▶ Exercise text:
A frame with eggs and  larvae!

A frame with eggs and larvae!

The observation hive isn’t quite working to plan this year.

Last month, I installed two super frames and one brood frame with one sealed queen cell in the glass hive. All seemed to be going smoothly and the queen seemed to emerge from the cell, but she proved exceedingly difficult to spot. Well. impossible to spot might be more accurate. Meantime two suspicious looking cells were created elsewhere on the brood frame — could they be more queen cells? Perhaps. But the bees huddled so closely to them that I could never get a clear view. Maybe that was proof enough!

In any event it took quite some time to spot any queen in the small hive. When I did find here, she was very dark and looked by her entourage and action that she might be laying. Not so!

Queen piping started and a the next day she flew the hive with a very tiny caste. But at least the piping (calls between rival queens) and the swarm seemed to prove that there was at least one more queen about to emerge.

The next queen proved even harder to spot, but after several days I did see here. I waited for her to start laying. But no eggs appeared and then the workers started to congest the centre of the brood frames — a fairly sure sign that something had happened to the queen and that they were not expecting a laying queen any time soon.

▶ Your tasks:
**1.** In the observation hive text, what did the author install in the glass hive last month?
**2.** Copy the observation hive text starting with "The observation hive" and going on through "laying. Not so!", and change "glass hive" to "viewing hive".
**3.** Please take the observation hive text further, picking up right after its last sentence.

▶ Dataset excerpts:

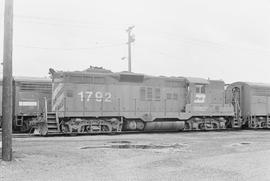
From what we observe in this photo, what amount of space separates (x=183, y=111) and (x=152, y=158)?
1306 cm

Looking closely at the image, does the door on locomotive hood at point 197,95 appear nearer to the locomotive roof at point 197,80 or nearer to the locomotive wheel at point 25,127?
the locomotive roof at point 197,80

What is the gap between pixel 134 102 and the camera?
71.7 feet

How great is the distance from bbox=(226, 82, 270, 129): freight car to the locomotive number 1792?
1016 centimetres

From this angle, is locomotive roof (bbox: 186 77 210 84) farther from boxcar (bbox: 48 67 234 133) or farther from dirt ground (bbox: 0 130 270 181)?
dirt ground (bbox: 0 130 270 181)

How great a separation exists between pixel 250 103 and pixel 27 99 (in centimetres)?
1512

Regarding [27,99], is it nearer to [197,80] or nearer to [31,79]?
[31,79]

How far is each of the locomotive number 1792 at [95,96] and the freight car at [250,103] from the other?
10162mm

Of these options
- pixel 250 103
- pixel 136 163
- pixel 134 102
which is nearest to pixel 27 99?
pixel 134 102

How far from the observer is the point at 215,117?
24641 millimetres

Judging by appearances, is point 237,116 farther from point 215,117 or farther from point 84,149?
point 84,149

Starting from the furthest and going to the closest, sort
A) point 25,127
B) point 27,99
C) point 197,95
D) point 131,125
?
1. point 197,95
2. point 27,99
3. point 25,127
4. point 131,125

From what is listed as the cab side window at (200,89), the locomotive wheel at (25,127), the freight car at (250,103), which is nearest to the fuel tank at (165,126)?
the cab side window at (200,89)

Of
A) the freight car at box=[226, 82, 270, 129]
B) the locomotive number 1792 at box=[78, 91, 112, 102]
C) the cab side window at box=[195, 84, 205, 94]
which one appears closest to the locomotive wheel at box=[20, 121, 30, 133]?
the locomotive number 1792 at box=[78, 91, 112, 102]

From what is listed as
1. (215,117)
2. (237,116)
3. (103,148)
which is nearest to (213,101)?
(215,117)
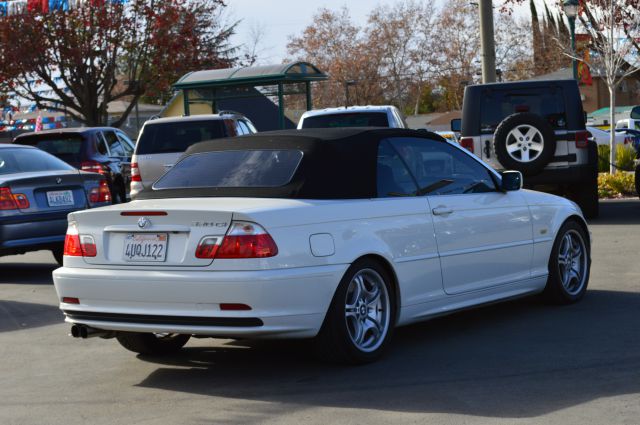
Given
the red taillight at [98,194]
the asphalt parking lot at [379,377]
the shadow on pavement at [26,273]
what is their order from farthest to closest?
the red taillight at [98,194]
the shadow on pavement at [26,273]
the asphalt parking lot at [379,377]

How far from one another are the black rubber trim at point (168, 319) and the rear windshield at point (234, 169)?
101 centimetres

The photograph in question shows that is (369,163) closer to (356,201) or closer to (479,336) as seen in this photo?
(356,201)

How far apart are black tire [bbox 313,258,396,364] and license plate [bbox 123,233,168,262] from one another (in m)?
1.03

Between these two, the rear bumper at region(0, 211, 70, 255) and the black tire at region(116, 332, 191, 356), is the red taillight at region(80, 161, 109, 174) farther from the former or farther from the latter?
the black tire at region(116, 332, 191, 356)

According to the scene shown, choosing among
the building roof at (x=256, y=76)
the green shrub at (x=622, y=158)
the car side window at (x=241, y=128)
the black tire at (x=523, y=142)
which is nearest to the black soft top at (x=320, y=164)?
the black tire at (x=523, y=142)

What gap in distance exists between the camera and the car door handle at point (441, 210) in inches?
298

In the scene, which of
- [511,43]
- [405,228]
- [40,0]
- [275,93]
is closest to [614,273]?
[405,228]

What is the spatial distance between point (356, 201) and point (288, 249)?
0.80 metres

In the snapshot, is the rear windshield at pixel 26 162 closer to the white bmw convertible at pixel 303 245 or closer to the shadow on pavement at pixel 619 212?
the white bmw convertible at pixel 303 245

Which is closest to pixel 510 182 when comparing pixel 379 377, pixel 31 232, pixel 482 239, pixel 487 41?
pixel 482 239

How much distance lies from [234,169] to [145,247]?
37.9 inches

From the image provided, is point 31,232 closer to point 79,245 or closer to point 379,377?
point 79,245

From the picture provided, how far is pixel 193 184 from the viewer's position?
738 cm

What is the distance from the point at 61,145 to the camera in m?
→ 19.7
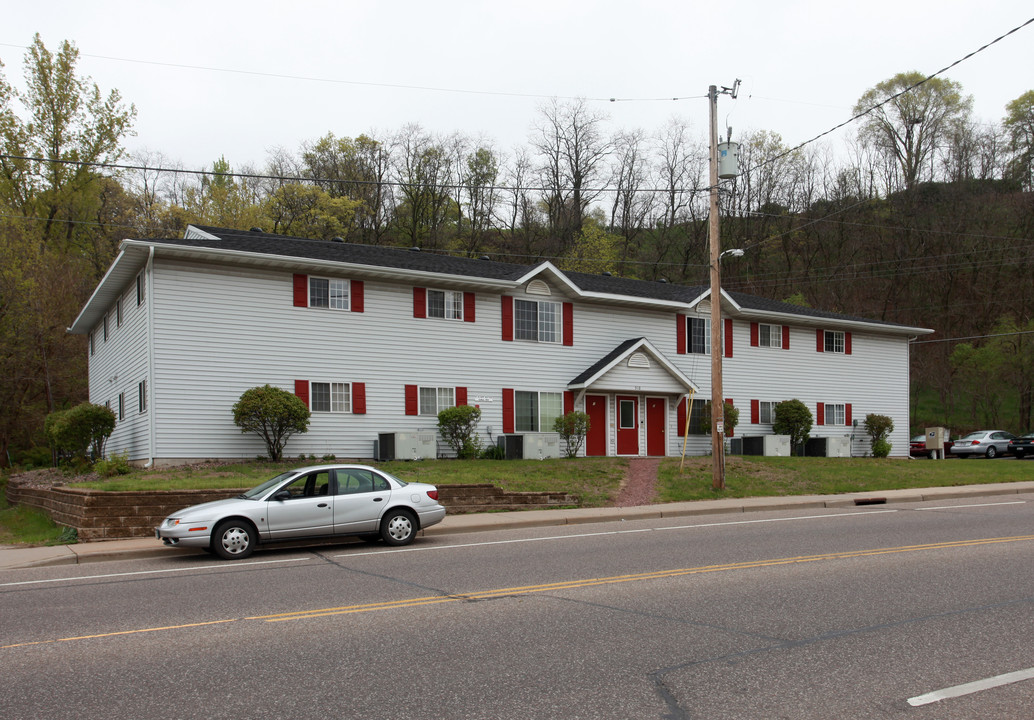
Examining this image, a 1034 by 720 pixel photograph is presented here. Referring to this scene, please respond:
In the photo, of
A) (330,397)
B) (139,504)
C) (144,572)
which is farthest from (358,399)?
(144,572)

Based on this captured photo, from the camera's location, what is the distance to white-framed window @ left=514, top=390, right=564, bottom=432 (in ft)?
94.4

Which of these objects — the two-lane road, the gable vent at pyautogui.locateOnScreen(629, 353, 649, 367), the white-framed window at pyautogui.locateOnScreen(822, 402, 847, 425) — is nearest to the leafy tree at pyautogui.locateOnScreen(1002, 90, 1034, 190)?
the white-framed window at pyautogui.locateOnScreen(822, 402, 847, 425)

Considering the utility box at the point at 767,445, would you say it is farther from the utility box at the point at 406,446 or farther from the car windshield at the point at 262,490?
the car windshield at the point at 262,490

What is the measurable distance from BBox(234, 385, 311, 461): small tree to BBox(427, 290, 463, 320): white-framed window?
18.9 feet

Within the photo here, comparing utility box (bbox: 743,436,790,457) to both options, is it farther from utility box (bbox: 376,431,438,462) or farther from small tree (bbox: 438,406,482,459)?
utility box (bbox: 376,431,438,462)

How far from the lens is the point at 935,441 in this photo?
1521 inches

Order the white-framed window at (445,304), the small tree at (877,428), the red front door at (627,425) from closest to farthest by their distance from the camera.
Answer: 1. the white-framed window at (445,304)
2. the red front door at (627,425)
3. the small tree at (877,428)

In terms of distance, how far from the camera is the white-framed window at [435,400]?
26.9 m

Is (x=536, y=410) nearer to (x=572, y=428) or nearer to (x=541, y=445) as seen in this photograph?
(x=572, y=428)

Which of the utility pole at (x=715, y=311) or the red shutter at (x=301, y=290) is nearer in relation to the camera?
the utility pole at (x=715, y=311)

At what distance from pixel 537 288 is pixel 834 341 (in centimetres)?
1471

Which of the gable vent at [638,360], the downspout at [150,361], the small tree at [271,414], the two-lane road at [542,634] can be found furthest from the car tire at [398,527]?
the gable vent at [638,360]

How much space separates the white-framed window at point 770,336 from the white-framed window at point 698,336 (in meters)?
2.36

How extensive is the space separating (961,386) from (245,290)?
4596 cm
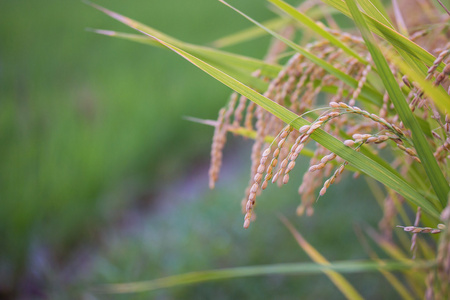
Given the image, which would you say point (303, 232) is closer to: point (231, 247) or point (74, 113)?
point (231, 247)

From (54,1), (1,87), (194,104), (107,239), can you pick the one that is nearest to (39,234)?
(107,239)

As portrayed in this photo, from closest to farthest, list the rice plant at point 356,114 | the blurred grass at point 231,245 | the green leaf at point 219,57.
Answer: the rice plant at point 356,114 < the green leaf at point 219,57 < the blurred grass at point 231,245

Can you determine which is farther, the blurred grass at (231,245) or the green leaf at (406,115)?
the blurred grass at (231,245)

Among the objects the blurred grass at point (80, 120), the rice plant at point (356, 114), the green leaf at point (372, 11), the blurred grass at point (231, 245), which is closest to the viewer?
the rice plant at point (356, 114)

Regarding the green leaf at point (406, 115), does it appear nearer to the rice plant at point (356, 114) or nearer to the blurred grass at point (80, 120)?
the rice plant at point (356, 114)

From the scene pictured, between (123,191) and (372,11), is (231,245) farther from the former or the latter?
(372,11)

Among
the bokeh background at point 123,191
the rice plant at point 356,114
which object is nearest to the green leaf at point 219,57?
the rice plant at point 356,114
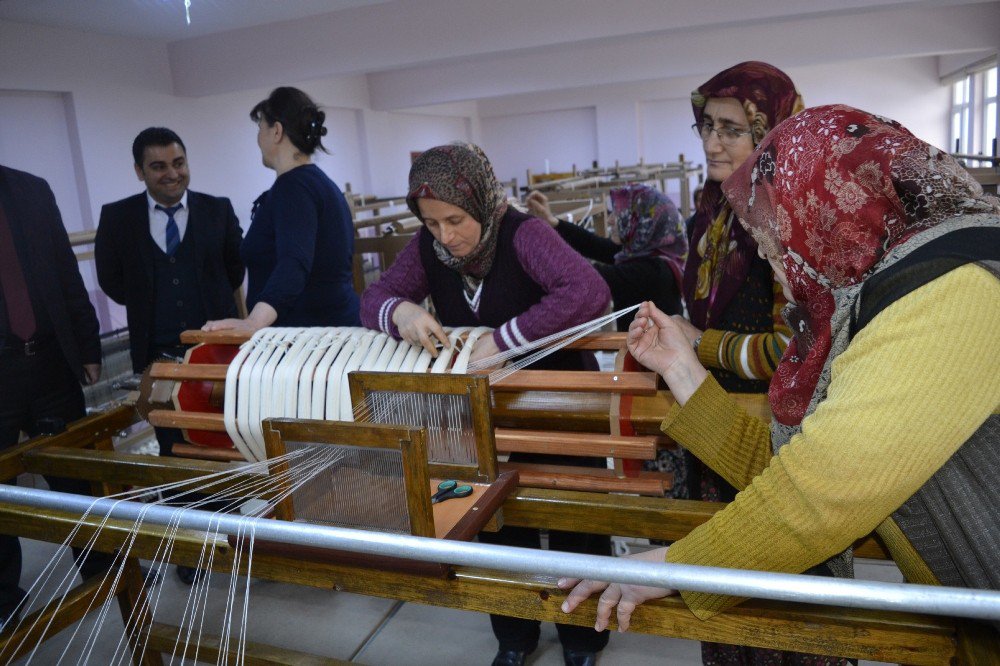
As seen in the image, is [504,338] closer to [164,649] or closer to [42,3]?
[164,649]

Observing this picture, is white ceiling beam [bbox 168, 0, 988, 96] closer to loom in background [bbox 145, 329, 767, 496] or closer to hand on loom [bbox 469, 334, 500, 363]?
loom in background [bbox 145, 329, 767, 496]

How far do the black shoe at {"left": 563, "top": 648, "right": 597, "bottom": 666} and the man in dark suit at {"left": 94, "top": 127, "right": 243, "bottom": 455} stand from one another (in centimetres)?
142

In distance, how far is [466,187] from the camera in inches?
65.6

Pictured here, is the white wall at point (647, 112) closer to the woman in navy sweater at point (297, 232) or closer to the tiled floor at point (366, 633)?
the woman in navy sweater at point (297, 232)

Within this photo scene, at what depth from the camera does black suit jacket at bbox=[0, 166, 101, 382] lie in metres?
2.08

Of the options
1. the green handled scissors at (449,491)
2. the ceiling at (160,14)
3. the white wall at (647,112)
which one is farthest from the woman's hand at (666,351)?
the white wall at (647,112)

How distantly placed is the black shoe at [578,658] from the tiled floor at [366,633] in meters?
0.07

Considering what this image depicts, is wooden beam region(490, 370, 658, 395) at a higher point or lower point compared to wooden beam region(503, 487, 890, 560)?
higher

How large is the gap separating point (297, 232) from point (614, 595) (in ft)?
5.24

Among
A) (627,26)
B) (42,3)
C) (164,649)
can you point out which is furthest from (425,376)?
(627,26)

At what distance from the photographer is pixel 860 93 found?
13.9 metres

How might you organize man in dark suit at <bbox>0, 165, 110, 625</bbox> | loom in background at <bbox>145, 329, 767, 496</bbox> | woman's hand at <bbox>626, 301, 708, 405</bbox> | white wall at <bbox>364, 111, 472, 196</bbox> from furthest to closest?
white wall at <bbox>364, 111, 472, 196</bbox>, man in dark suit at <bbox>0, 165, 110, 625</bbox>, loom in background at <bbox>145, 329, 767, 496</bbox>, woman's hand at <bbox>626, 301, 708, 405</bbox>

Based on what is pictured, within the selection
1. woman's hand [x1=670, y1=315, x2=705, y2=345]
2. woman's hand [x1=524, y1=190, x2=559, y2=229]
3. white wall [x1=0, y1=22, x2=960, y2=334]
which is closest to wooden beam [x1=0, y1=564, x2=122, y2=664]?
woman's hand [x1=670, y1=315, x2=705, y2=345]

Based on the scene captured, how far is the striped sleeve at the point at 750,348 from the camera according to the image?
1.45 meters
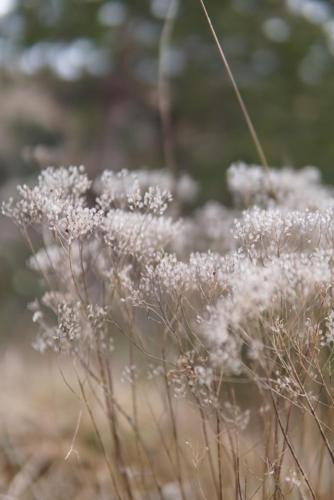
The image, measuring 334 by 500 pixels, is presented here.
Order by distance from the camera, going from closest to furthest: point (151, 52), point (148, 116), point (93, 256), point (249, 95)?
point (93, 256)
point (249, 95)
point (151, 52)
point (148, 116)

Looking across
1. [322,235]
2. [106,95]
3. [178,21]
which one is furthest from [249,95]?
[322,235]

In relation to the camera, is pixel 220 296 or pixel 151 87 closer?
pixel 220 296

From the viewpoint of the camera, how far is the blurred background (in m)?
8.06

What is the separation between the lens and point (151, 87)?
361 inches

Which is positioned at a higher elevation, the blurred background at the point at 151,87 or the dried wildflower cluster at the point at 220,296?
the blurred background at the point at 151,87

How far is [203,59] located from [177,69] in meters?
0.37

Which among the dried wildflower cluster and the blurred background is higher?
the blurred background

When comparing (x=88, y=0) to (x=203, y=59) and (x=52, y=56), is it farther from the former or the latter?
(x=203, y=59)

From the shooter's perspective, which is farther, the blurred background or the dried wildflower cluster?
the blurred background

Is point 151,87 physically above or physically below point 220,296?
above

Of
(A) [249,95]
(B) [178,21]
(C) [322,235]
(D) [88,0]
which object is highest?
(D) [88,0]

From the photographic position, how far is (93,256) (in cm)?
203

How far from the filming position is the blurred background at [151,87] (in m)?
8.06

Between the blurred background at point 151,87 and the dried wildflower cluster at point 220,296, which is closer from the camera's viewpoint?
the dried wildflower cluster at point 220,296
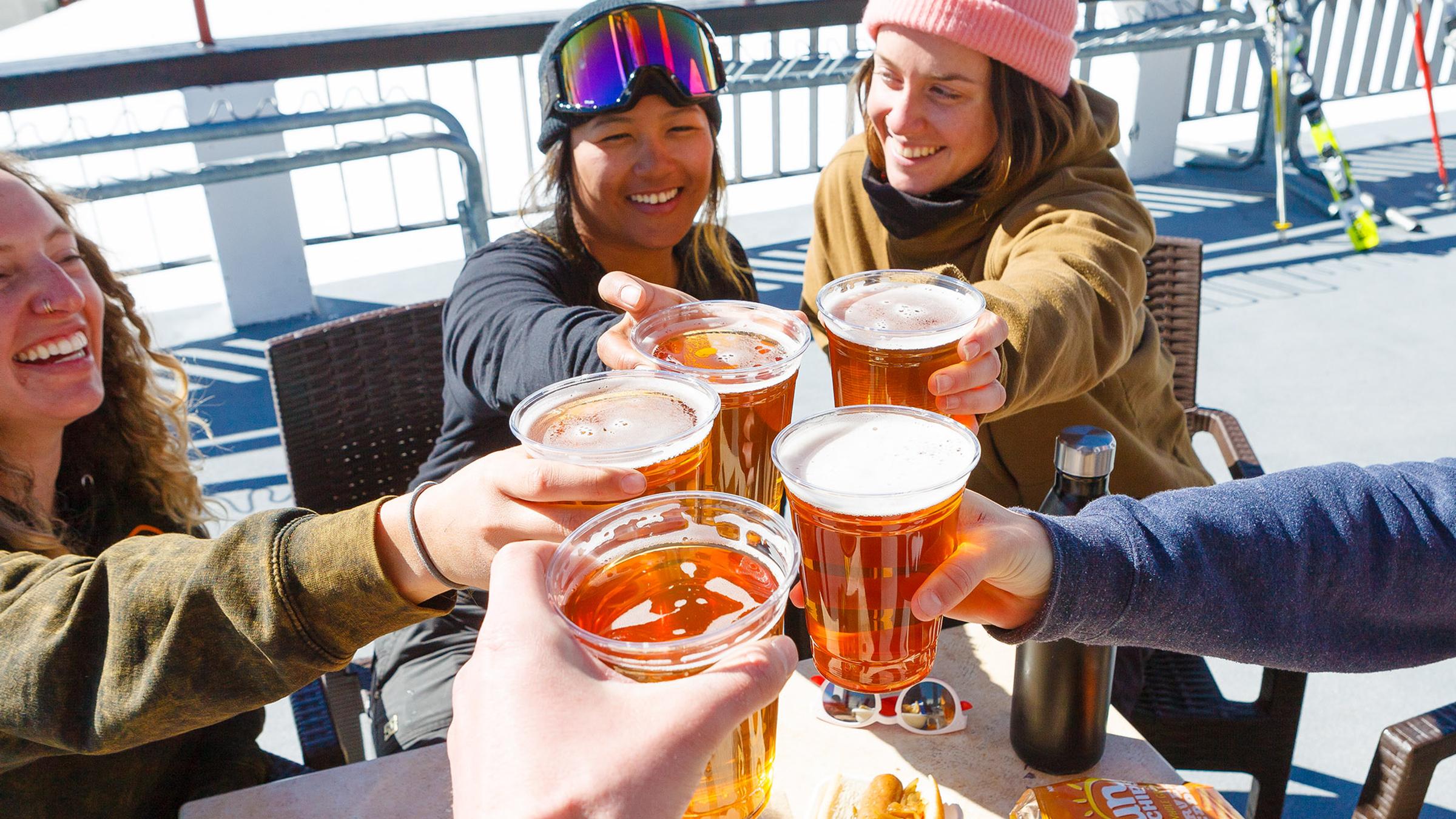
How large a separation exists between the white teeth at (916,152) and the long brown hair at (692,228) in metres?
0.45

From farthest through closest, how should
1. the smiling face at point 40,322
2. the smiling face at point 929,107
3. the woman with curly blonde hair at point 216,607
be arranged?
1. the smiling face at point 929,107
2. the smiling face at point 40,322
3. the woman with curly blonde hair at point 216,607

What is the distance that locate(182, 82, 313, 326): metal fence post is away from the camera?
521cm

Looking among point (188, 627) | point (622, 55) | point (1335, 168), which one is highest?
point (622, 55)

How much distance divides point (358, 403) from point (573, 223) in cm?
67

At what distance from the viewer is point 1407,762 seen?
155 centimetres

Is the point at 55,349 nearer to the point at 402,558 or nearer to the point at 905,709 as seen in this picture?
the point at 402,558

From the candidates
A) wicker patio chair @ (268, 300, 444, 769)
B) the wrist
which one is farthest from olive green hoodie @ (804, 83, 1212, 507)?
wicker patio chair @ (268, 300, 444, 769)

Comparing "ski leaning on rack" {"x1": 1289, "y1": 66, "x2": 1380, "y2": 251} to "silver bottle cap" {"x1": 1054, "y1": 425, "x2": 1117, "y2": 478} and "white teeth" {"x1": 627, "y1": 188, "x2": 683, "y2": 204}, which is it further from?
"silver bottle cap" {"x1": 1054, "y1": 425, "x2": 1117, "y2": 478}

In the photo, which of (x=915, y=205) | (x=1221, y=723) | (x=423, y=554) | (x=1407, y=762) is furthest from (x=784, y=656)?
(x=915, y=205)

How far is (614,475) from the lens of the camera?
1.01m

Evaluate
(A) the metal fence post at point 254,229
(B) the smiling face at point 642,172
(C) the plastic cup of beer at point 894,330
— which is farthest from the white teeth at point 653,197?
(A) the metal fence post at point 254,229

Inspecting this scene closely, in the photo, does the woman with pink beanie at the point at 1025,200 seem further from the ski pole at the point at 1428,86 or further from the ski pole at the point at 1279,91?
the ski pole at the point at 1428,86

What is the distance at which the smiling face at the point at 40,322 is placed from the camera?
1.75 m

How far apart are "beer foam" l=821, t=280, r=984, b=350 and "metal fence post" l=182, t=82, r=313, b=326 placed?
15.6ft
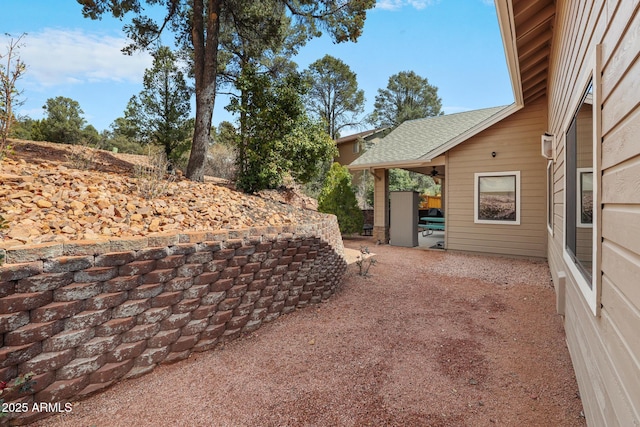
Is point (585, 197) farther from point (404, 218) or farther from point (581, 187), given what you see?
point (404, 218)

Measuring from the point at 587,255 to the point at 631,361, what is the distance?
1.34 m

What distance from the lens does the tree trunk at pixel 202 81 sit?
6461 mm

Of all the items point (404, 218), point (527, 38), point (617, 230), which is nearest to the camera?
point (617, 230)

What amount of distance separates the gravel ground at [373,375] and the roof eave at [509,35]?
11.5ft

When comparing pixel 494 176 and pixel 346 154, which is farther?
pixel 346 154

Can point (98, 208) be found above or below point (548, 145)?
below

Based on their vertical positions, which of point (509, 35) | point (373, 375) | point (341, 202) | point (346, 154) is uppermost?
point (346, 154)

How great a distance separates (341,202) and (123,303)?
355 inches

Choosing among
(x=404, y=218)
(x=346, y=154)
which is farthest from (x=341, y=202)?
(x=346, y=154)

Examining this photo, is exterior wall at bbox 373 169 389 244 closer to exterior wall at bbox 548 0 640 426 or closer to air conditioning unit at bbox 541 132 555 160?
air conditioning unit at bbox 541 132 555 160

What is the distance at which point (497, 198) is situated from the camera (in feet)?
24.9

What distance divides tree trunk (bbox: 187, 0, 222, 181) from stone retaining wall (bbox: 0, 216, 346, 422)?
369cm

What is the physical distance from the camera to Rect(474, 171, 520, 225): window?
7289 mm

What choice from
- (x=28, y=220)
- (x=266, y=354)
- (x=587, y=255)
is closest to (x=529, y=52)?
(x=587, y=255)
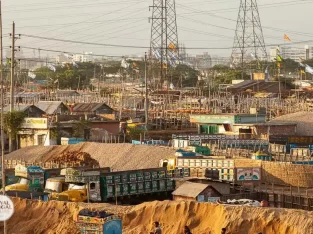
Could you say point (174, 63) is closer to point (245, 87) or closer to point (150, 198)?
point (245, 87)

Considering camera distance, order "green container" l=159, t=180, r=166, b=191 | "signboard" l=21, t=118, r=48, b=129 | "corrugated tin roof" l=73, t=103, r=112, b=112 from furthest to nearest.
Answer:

▶ Numbered answers:
**1.** Two super frames and one brood frame with one sealed queen cell.

**2.**
The observation hive isn’t quite working to plan this year.

Last month, I installed two super frames and one brood frame with one sealed queen cell in the viewing hive. All seemed to be going smoothly and the queen seemed to emerge from the cell, but she proved exceedingly difficult to spot. Well. impossible to spot might be more accurate. Meantime two suspicious looking cells were created elsewhere on the brood frame — could they be more queen cells? Perhaps. But the bees huddled so closely to them that I could never get a clear view. Maybe that was proof enough!

In any event it took quite some time to spot any queen in the small hive. When I did find here, she was very dark and looked by her entourage and action that she might be laying. Not so!

**3.**
The colony was queenless and doomed! Perhaps the later queen had been lost or eaten by birds on her mating flight.

So, today, the brood frame with no eggs was replaced with one that has both eggs and larvae. That was no trivial swap since of course the hive is in the office! But it was successful and I wait to see if queen cells are about to be made. I know that in theory it is really too small a colony to produce a well-nourished and strong queen, but I have no spare laying queens or even sealed queen cells to give them. We shall see …

The failure of a queen to return mated to the hive is one of the not uncommon facts of honeybee life. I’ve just been reading in Jurgen Tautz’s The Buzz about Bees that a surprisingly high percentage of nucleii when moved to a mating apiary do not succeed in getting a mated, laying queen. The reasons for that are not at all clear, but one speculation is that small colonies might not be able to provide an effective escort on a mating flight.